# Exercise details:
Please transcribe the records word for word, beginning at the line that contains "Between (x=118, y=231)" and stopping after the line that contains "Upon closer inspection, is".

# Extracted data:

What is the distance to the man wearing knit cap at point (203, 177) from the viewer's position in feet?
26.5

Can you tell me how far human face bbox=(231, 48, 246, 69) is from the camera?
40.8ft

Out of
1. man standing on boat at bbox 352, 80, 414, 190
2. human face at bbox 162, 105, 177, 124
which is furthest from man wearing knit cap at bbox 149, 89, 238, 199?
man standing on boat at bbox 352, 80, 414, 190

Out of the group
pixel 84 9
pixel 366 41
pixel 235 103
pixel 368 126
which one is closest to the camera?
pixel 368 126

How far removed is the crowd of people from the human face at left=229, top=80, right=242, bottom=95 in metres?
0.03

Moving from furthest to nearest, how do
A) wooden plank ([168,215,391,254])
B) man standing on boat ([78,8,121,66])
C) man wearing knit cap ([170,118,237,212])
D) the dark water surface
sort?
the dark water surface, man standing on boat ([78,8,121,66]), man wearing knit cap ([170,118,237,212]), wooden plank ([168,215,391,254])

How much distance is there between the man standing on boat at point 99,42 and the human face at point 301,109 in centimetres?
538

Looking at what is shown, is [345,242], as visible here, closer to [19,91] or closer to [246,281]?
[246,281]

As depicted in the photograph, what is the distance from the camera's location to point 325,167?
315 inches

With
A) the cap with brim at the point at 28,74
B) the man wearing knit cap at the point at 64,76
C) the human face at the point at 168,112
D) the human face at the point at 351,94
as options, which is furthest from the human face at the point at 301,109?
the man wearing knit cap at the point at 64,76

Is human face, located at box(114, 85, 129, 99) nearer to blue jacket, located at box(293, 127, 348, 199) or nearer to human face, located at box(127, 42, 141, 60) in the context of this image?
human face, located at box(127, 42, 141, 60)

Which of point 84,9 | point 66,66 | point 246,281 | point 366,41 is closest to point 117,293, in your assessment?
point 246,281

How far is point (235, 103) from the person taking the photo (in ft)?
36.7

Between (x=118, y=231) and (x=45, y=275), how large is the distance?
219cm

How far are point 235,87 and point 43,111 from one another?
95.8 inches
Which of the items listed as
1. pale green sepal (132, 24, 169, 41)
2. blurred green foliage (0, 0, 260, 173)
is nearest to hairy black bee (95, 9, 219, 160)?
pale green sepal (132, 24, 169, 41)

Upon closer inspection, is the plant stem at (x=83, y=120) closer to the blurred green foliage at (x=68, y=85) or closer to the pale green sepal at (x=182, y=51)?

* * *

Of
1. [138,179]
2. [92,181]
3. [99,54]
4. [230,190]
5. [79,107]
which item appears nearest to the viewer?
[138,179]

...

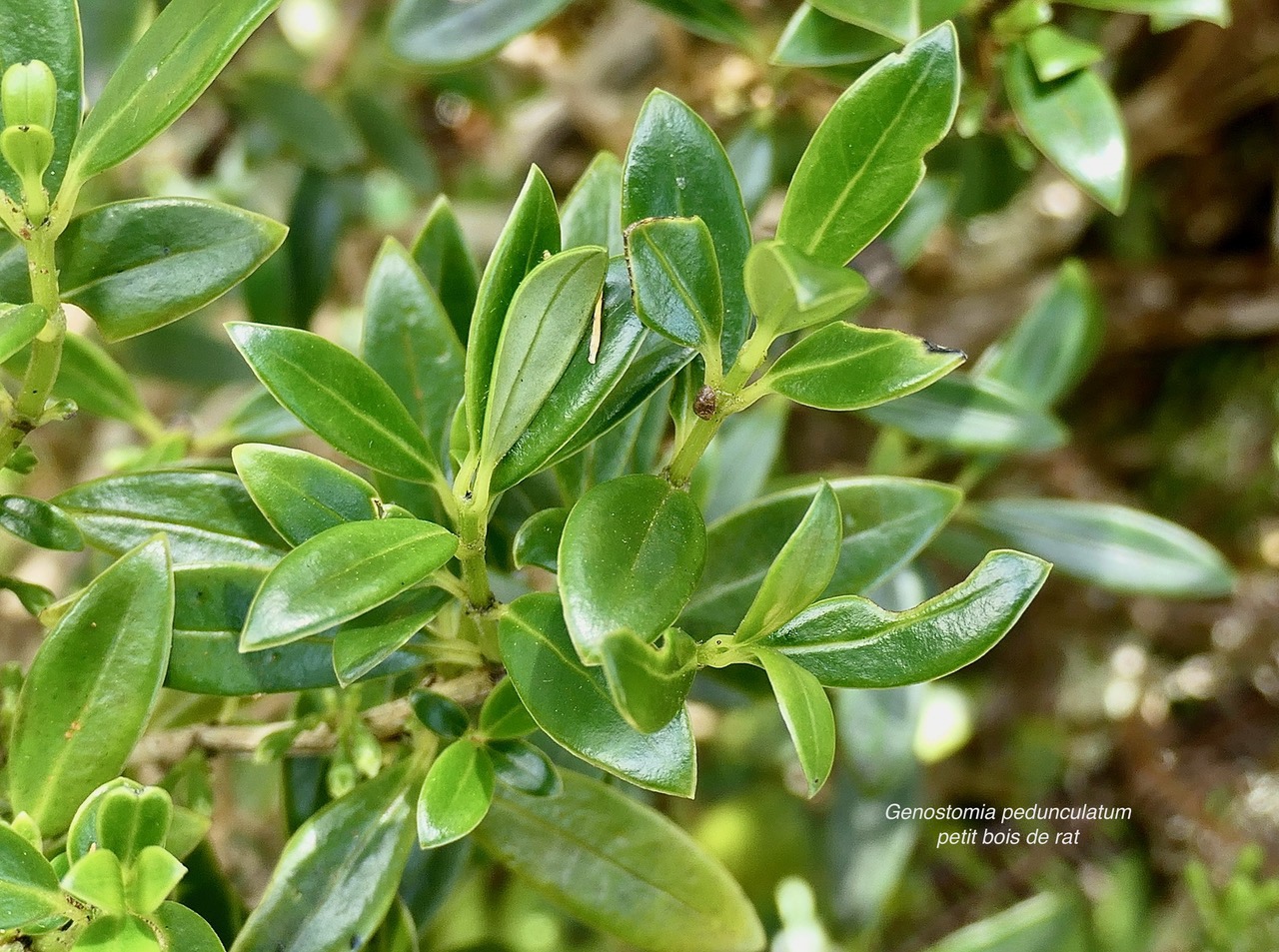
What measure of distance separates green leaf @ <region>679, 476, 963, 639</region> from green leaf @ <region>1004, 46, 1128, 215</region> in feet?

# Complete output:
Between (x=118, y=231) and (x=45, y=275), how large is the distance?
219cm

How far are point 235,87 and point 43,111 from one another?
95.8 inches
Which of the items listed as
1. pale green sepal (132, 24, 169, 41)
2. blurred green foliage (0, 0, 260, 173)
is nearest to hairy black bee (95, 9, 219, 160)?
pale green sepal (132, 24, 169, 41)

Upon closer inspection, is the plant stem at (x=83, y=120) closer to the blurred green foliage at (x=68, y=85) or closer to the pale green sepal at (x=182, y=51)?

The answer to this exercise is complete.